Hello, I’m sorry to hear what you are going through.
I was 7 when I realised my dad had a drinking problem. He had a full-time job so wasn’t an alcoholic as such, but he had a drinking problem, which distressed my mum and caused anxiety for me. My mum did not leave him.
23 years later. I am 30. My parents are still together. My dad’s drinking has never changed. At times in our lives it became worse and then at times it would reduce. I feel my mum has just accepted the situation as just turns off from it as best she can. In almost 30 years nothing has got better.
I have had numerous problems from it all. To this day I have anxiety around any social situation / Christmas / birthdays etc that my dad will be present at.
At 14 I developed my own drink problem, including passing out unconscious on the street at age 14 and requiring an ambulance and taking alcohol into school. I have had multiple counsellors until the age of 21 I had to give up completely.

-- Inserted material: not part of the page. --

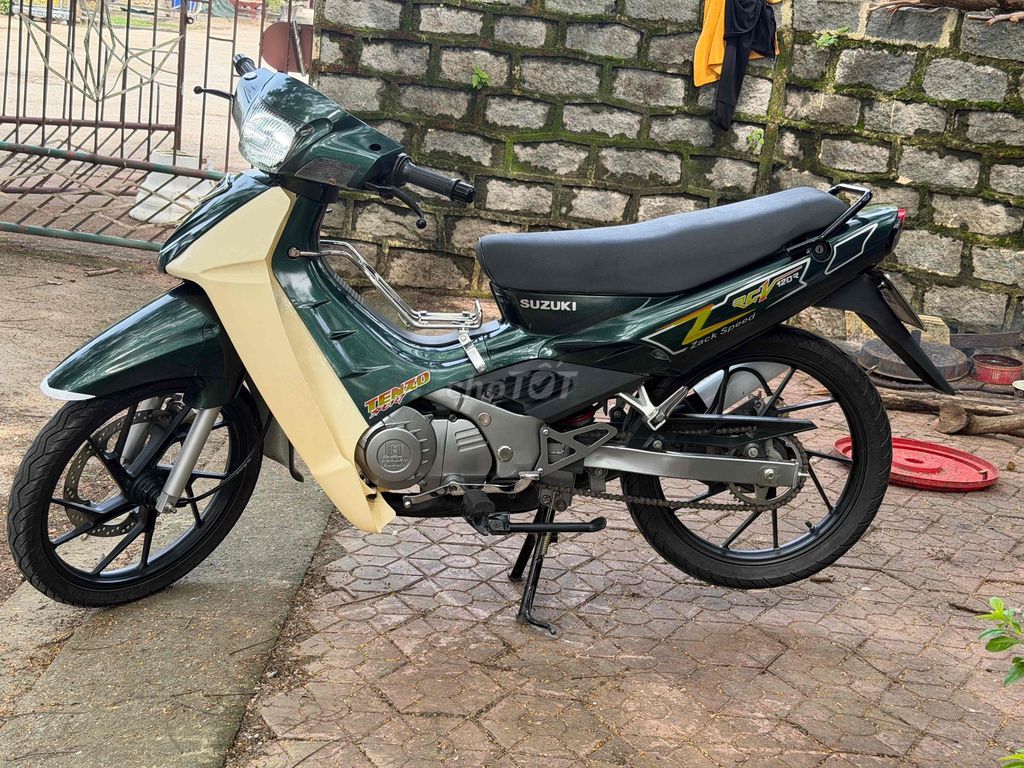 Xipo 99 siêu mới giấy zin công chứng uỷ quyền 42tr. Mua bán Xe máy tại Thành phố Quảng Ngãi Quảng Ngãi được đăng bởi Hien hình 20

I have also had poor self-esteem throughout my life and struggle to end relationships and have accepted abuse in the past, which I attribute to my mum modelling poor relationship behaviours, including never ending a relationship regardless of what horrific things happen “to avoid splitting up the family”.
Since giving up alcohol my health and well-being has improved immeasurably. I am finishing my PhD and engaged to be married and have a mortgage. There’s no way my partner would be with me if I still drank how I used to and there’s no way I would be with him if he drank either.
I strongly recommend you leave this person for the sake of your children, with a view to getting back together perhaps after 6 months of total abstinence. If he minimises his drinking, giving up should therefore not be a problem to keep his family together. I can assure you categorically your children should not witness this and in a year or so they will understand and they will be scared. Drunk parents are terrifying to young children because they say and behave in ways totally unrecognisable to you.